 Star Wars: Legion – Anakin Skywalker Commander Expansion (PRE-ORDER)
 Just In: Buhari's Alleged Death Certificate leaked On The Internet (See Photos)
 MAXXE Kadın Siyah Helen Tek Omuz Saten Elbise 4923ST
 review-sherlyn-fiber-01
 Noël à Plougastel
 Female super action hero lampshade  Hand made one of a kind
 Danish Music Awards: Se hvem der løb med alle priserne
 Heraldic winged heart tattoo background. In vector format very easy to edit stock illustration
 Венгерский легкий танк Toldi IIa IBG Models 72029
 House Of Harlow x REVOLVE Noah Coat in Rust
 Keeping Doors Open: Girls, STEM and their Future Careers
* * *
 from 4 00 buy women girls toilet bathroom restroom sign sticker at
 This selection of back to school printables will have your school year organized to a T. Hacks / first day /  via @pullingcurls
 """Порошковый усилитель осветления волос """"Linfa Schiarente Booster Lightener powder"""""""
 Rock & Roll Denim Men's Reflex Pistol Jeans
* * *
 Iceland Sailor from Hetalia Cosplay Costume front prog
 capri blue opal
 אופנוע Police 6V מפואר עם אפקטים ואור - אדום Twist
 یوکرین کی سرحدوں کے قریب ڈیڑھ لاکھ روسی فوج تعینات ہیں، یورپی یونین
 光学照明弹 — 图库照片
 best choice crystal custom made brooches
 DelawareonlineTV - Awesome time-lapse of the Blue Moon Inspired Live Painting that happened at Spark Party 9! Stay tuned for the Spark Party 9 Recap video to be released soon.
* * *
### [About this task]
Everything from the line containing "MAXXE Kadın Siyah" through the line containing "Keeping Doors Open: Girls, STEM" in the material above should be retyped exactly, both ends included, and nothing more.

### [Solution for this problem]
 MAXXE Kadın Siyah Helen Tek Omuz Saten Elbise 4923ST
 review-sherlyn-fiber-01
 Noël à Plougastel
 Female super action hero lampshade  Hand made one of a kind
 Danish Music Awards: Se hvem der løb med alle priserne
 Heraldic winged heart tattoo background. In vector format very easy to edit stock illustration
 Венгерский легкий танк Toldi IIa IBG Models 72029
 House Of Harlow x REVOLVE Noah Coat in Rust
 Keeping Doors Open: Girls, STEM and their Future Careers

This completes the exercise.